──────── PROVIDED DATA ────────
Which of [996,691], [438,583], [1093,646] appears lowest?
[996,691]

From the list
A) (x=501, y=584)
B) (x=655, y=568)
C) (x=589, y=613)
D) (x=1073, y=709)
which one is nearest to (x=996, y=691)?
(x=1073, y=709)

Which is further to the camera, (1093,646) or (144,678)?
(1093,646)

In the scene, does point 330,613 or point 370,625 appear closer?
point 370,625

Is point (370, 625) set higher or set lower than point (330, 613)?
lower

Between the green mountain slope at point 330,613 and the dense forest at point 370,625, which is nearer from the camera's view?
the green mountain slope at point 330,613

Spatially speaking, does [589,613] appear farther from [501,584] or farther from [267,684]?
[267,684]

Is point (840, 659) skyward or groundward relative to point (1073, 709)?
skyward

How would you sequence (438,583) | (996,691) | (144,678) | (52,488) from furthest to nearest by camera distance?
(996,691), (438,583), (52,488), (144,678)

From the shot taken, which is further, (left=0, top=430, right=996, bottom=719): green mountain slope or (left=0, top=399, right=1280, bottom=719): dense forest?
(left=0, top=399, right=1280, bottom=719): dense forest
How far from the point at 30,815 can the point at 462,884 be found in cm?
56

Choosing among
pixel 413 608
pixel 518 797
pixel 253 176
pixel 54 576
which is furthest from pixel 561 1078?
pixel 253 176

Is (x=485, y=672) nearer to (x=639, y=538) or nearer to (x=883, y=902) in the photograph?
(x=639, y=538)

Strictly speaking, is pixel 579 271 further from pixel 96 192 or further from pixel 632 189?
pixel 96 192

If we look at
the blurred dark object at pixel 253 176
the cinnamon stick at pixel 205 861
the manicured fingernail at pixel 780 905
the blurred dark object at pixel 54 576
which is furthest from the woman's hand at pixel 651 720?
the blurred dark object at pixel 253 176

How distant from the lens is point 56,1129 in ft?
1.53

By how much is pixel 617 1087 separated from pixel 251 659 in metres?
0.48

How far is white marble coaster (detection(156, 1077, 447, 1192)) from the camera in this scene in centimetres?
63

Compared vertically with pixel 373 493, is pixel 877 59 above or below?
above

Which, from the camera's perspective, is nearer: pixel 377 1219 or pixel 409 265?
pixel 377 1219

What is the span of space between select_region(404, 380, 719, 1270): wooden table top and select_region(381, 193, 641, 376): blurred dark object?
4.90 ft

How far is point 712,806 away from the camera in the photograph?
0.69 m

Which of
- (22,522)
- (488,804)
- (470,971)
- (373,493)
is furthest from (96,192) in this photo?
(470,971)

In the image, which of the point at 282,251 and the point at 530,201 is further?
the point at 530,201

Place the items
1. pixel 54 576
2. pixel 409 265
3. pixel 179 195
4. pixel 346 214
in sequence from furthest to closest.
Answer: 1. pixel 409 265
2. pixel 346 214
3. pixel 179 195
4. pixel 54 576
────────
§ **WHAT TO DO**:
Repeat precisely the lines of the data starting at the one containing "How far from", last line included.

§ **TASK SOLUTION**:
How far from the point at 30,815 can the point at 462,884 be found in cm?
56

Choosing among
pixel 413 608
pixel 518 797
pixel 253 176
pixel 54 576
which is furthest from pixel 561 1078?
pixel 253 176

Is (x=485, y=672) nearer to (x=639, y=538) or nearer to (x=883, y=902) in the photograph?
(x=639, y=538)

Strictly speaking, is pixel 579 271 further from pixel 96 192 or further from pixel 632 189?
pixel 96 192

If we look at
the blurred dark object at pixel 253 176
the cinnamon stick at pixel 205 861
the manicured fingernail at pixel 780 905
the blurred dark object at pixel 54 576
which is furthest from the woman's hand at pixel 651 720?
the blurred dark object at pixel 253 176

How distant from the lens is point 56,1129 in ft?
1.53

By how much is pixel 617 1087 separated from pixel 251 659 in metres?
0.48

How far is white marble coaster (detection(156, 1077, 447, 1192)) from the camera in this scene in centimetres?
63

Compared vertically with pixel 373 493, is pixel 877 59 above or below?
above

Which, from the camera's perspective, is nearer: pixel 377 1219 or pixel 409 265?
pixel 377 1219

What is the span of space between select_region(404, 380, 719, 1270): wooden table top and select_region(381, 193, 641, 376): blurred dark object?
4.90 ft

How far is point 712,806 away from the camera in the photograph?
0.69 m

Which of
- (22,522)
- (488,804)
- (470,971)
- (373,493)
is furthest from (96,192) in this photo?
(470,971)

In the image, which of the point at 282,251 and the point at 530,201 is further?
the point at 530,201

Place the items
1. pixel 54 576
2. pixel 409 265
3. pixel 179 195
4. pixel 346 214
in sequence from furthest to closest.
Answer: 1. pixel 409 265
2. pixel 346 214
3. pixel 179 195
4. pixel 54 576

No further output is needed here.